Brophy produced so many scoring opportunities with aggressive play that overwhelmed Valley Christian’s team. Munhall or Allen Wallen repeatedly scored within the first minute of multiple games and successfully kept the ball on their opponent’s side of the field. Valley Christian’s team showed some signs of life late in each game, but their touches were rarely as precise or coordinated as Brophy’s, leading to their eventual defeat.

Munhall attributed his performance to the countless hours he said he has put into Rocket League and the skills he’s developed. 

“I think a lot of it is just my positioning,” Munhall said. “I played so much that I kind of know where to be on the field in order to score those goals and be in that position. And then also, mechanically, I think I’ve just played a lot to where I can do certain things with my car that other people can’t, which gives me an edge.”

As for what it feels like to be an esports state champion, Munhall said he never would have expected it when he started high school as a freshman. Now a senior, he said the team plans to compete in the AIA’s upcoming spring season and try to bring home another title.

Team fighting from behind

While Brophy’s Rocket League team routed their opponents, the League of Legends team stumbled in game one despite their eventual recovery. According to top laner Hugh “QuantumChief” Gallagher, the team’s initial plan to draft comfort picks didn’t give them the synergy needed to win. Instead, Ammon “Darthsteele” Lee Steele ran all over them, raining down damage with his Gangplank’s Cannon Barrage ability.

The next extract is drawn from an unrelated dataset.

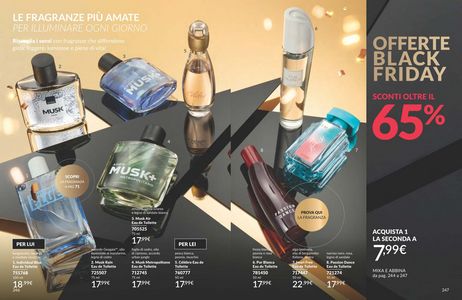 Pagina 123, Catalogo avon gennaio 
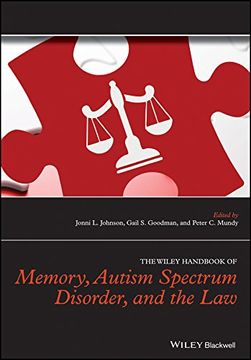 portada The Wiley Handbook of Memory, Autism Spectrum Disorder, and the Law (en Inglés)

In game two, Gallagher avoided early pressure from Higley after succumbing earlier in the series. Once mid laner Eli “Cubeyy” Toelle helped his team get ahead with some clutch roaming, Gallagher’s Modrekaiser beat his opponents down repeatedly. Near the end of the game, he outplayed three of his opponents solo, taking them down and giving his team an opening to equalize the score.

Once the momentum was on their side, Gallagher said their communication helped them stay coordinated in game three. At that point, winning was about always making up for any mistakes by trading objectives across the map.

“When one of us made a bad play, like if I died solo in top lane, we’d take that opportunity to go take dragon,” Gallagher said. “So even if one of us made a mistake, we usually had a good tradeoff on the map that would help us more in the late game.” 

While Higley continued trying to force mistakes, their attempts to make plays across the map couldn’t overcome Brophy’s success in team fights. Whenever they grouped together, Gallagher, Toelle or AD Carry Aashish “Milk Cow 101” Bhujel would end up wiping out the entire opposing team.

Head coach Shawna Khan said she was shocked when Brophy won titles in both games.

“I don’t think that was something we were expecting to happen when we started the program,” Khan said. “We are very fortunate and grateful to everyone who has helped put esports together in Arizona and bring it to our high schools.”

Khan also gave much of the credit to the players, who came up with the game plan for most games this season while she learned more about playing League of Legends. But now that she has caught up, Khan said the team already has plans to make some improvements to their system for the spring. 

Another chance at victory

With the fall season complete, teams are preparing for the spring esports season, where students can once again compete to see which school is the best in the state. While Brophy aim to defend their titles, the rest of the field will be trying to leave their own mark on Arizona high school esports history.